Through my most grievous fault

My impulse to ‘help’ others is deeply ingrained. It is an impulse so strong that I find myself holding the lift open for the next person who might still be metres away to the consternation of other people already in the lift who are keen to get off. My do-gooding can hold some people up as much as it might be helpful for others.

My husband hates it.
‘Stop social working,’ he says. ‘Stop being such a do-gooder.’

When I first met my husband and told him of my qualification then as a social worker he said with a twinkle in his eye: ‘Social workers are mawkish dabblers in the dirty washing of others’.

The saying has stuck, but please all you social workers, do not take offense. He meant it only as a joke, but we all know that jokes carry kernels of truthfulness.

Do-gooders are boring people. If I meet such a person in life I tend to dislike them. I see myself reflected there. It is an appalling trait masquerading as helpful.

My mother’s mother whom I met only once when she came to Australia to spend several months with her oldest daughter’s family now settled here, suffered from scruples, or so my mother has told me.

Scruples are the knotty bits at the end of ropes, thick stubby short ropes attached to a handle that the monks used in days gone by as a means of whipping themselves. They walked along the streets their backs bloodied and striped in raised welts from their self-flagellation.
‘Mea culpa. Mea culpa. Mea maxima culpa.’ Through my fault. My own fault. Through my most grievous fault.

They had sinned. Sins of impurity, sins of selfishness, sins of lust and of greed and they must atone for these sins to a God whom in their minds derived some satisfaction from their bloody mortification.

My grandmother took herself to the priest for confession and although she did not use a scruple stick, she used her words.
‘Father I have sinned. You can never know how badly.’
‘In what way have you sinned my child?’
‘I cannot say, Father. I cannot find words to tell you how bad I have been, but God knows and how can he ever forgive me?’

The priest by now familiar with my grandmother’s litany of remorse tried to cut her short.
‘Say three Hail Marys. I absolve you now, in the name of the Father, of the Son and of the Holy Ghost’.

My grandmother shuffled from the church after saying her prayers, went back to her home and her kitchen, her husband, her children and her sinfulness only to return later that day with the same complaint.
‘Father, you do not realise how bad I have been.’
The priest tried again, day after day, week after week, month after month, but to no avail.

On her trip to Australia my grandmother worried. She wore a summer dress with pencil thin straps over her shoulders. Too much flesh visible. But in the heat of Australia, my mother reasoned, many women dressed this way. For my grandmother, another sin for the priest back home.

When she returned to Holland, my grandmother took to her bed. She was 67 years old. The scruples had turned into cancerous knots in her belly and she died.
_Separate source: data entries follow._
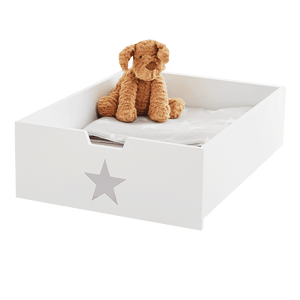 Underbed Storage Drawer, Grey Star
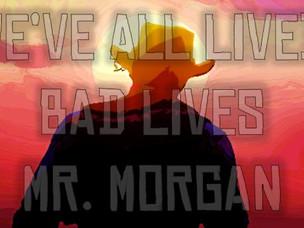 Arthur Morgan: A Meditation in Faith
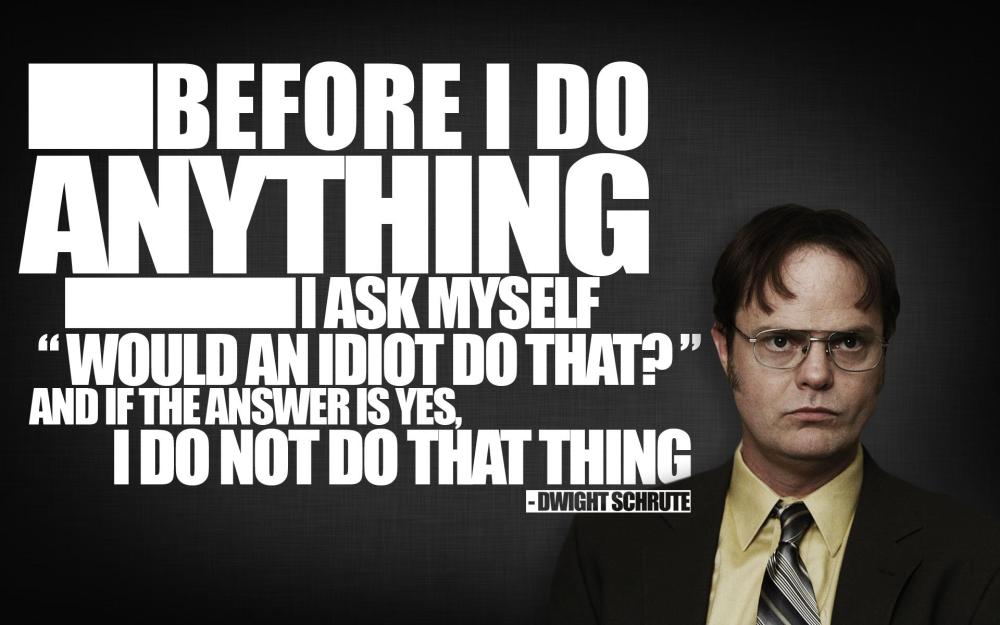 dwight schrute quote from the office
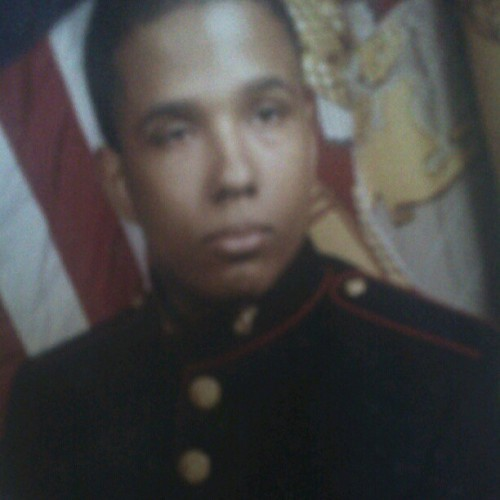 Young me (17 or 18)  in my mjrotc dress blues  (Taken with Instagram)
I think of her often when I consider this pressure in me to relieve myself of the burden of my existence. I have long ago relinquished any belief in such a cruel and heartless god as one who might demand relentless recompense, and yet the need to help goes on.

The monks who flagellated themselves in the eyes of the people and of their God were motivated by a desire to punish themselves. Helping others compulsively has similar overtones. For which reason we must set limits on such impulses and allow others to help us in turn. Turn the selfishness of selflessness into a shared exchange, a give and take.

Lesson learned?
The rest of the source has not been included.